State v. Ostler

In State v. Ostler, 2001 UT 68, 31 P.3d 528, the Court acknowledged and resolved a statutory ambiguity concerning which procedural event triggered the thirty-day plea withdrawal window. The Court held that the statutory description of the period available to withdraw a plea, "30 days after the entry of the plea," Utah Code Ann. 77-13-6(2)(b) (1999), referred to the date of entry of final judgment and not to the date of the plea colloquy. Ostler, 2001 UT 68 at P11. The legislative history of the statute anchored most of this holding. Id.
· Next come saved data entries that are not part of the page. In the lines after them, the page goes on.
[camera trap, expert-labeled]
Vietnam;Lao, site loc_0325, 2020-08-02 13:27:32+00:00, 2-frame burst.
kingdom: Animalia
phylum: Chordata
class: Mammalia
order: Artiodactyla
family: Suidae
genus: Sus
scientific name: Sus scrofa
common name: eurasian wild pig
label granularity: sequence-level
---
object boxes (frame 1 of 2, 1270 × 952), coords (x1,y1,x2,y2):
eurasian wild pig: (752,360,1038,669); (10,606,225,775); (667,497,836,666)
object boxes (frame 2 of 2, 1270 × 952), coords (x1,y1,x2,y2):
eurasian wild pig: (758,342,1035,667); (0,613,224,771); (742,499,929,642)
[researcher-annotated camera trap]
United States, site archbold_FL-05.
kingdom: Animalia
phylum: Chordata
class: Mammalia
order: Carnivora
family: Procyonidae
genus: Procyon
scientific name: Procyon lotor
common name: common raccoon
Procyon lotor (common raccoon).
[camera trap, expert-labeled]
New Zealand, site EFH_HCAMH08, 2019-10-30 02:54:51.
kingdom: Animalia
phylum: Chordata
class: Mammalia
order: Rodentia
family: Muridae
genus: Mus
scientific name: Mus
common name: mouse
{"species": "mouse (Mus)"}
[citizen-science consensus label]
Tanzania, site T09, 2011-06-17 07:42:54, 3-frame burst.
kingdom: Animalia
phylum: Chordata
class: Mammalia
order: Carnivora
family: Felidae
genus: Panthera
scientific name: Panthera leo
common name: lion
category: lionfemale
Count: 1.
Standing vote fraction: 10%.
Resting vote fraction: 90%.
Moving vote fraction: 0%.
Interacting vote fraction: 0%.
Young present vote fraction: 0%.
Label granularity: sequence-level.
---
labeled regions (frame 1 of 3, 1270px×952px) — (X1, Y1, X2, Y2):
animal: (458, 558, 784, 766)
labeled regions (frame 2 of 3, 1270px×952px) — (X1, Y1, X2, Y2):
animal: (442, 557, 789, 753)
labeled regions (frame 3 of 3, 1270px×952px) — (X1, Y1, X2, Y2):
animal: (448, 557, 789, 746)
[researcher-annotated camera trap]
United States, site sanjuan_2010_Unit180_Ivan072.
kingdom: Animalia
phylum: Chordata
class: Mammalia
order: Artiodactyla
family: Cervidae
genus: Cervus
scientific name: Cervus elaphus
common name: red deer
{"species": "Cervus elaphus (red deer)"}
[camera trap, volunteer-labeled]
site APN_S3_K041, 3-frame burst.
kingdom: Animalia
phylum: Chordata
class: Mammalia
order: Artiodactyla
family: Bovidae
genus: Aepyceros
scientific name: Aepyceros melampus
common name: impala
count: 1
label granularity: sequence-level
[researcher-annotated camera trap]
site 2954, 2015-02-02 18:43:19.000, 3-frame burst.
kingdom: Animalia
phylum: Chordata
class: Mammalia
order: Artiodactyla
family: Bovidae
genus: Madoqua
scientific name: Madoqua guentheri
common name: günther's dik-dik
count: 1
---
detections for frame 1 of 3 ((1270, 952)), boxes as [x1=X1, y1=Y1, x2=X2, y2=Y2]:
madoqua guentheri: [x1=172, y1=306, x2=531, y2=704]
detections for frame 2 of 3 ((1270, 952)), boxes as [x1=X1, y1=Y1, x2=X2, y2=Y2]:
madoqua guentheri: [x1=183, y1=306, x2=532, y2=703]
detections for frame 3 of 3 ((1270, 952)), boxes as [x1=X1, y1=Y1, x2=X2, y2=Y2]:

The Court reinforced our reasoning, however, with the observation that to start the time for moving to withdraw a plea from the time the district court accepted a plea could "deprive the district court of the power to review a plea before it enters a judgment of conviction and sentence," an outcome we found to be unreasonably unfair. Id. Contributing to the unfairness of this alternative interpretation was our assumption, culled from the dictum in Abeyta, that failure to bring a timely motion to withdraw a guilty plea had jurisdictional consequences. Id. In State v. Ostler, the argument that the thirty-day filing period should commence from the date on which final judgment is entered may owe its persuasive force to the "serious problems" that we noted could beset a scheme in which a jurisdictional motion filing period began to run from the date of the plea colloquy.